8. März: Nur mit Frauen sind wir stark

Alina Bricman Foto: privat

Der Internationale Frauentag ist immer auch eine Gelegenheit, Fortschritte und Defizite zu prüfen, was die Gleichberechtigung der Geschlechter und das Empowerment für Frauen angeht. Vielleicht ist es scheinheilig, aber trotzdem notwendig, vielleicht sogar besonders in der jüdischen Gemeinschaft.

Denn dort sind Frauen unterrepräsentiert, in den Gemeindestrukturen und auch, wenn es darum geht, sich für jüdische Belange einzusetzen.

Gemeinschaft Wenn mehr als 50 Prozent der Gemeinschaft nicht in Führungsebenen vertreten sind, führt das dazu, dass Punkte, die Frauen betreffen, einfach nicht benannt werden – wie die Rolle der Frau in der Religion oder antisemitische Angriffe auf Frauen, die meistens mit einem sexistischen Unterton einhergehen. Wenn Frauen fehlen, werden diese Themen nicht besetzt. Damit muss Schluss sein.

Wenn Frauen fehlen, werden diese Themen nicht besetzt. Damit muss Schluss sein.

Beispiele von starken, mutigen und inspirierenden Frauen gibt es überall: Sie mussten sich gegen eine Männerdomäne behaupten.
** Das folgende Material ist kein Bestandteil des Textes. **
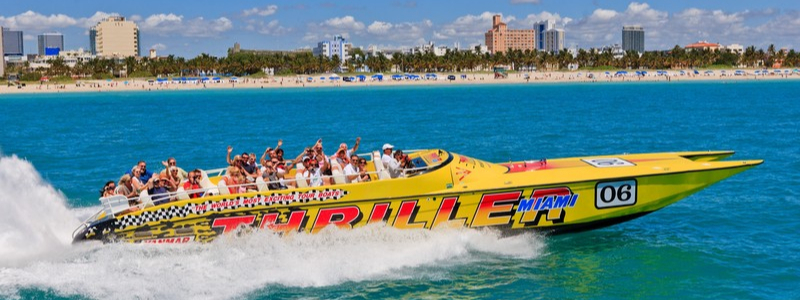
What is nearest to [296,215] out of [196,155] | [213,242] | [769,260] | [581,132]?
[213,242]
Sie mussten erst Strukturen aufbrechen. Wir haben heute die Möglichkeit, die Früchte ihres Kampfes zu genießen. Also tun wir’s auch!
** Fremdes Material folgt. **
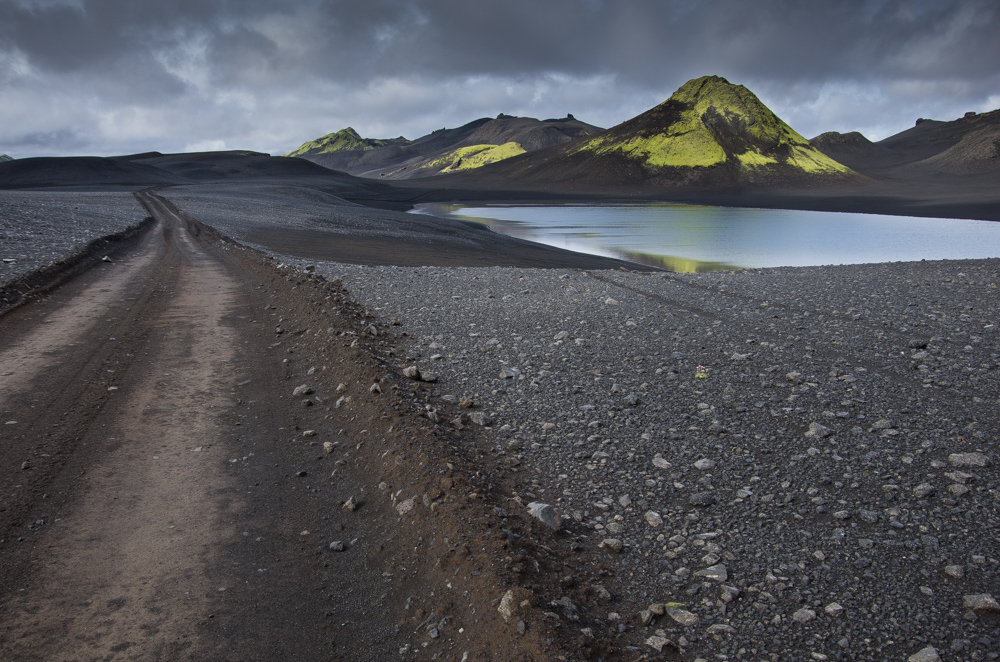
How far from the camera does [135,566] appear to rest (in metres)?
3.25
Gesetz Wir Frauen in der European Union of Jewish Students wussten von Anfang an, dass nicht nur Männer in unsere Teams gehören. Denn nur so kann unsere Organisation im Ganzen besser sein und immer besser werden. Das Bundesfamilienministerium hat für die gleichberechtigte Teilhabe von Frauen ein Gesetz auf den Weg gebracht, die Europäische Kommission ebenfalls. Es ist Zeit, dass die jüdische Gemeinschaft dem folgt.

Wenn wir uns das komplette Potenzial für ein effektives und nachdenkliches Eintreten für jüdische Belange zunutze machen wollen, müssen wir erkennen, dass uns unterschiedliche Perspektiven helfen. Um den Herausforderungen für eine nachhaltige Veränderung zu begegnen, müssen wir bewusst verschiedene Stimmen einbinden.

Alina Bricman ist Direktorin für EU-Angelegenheiten von B’nai B’rith International.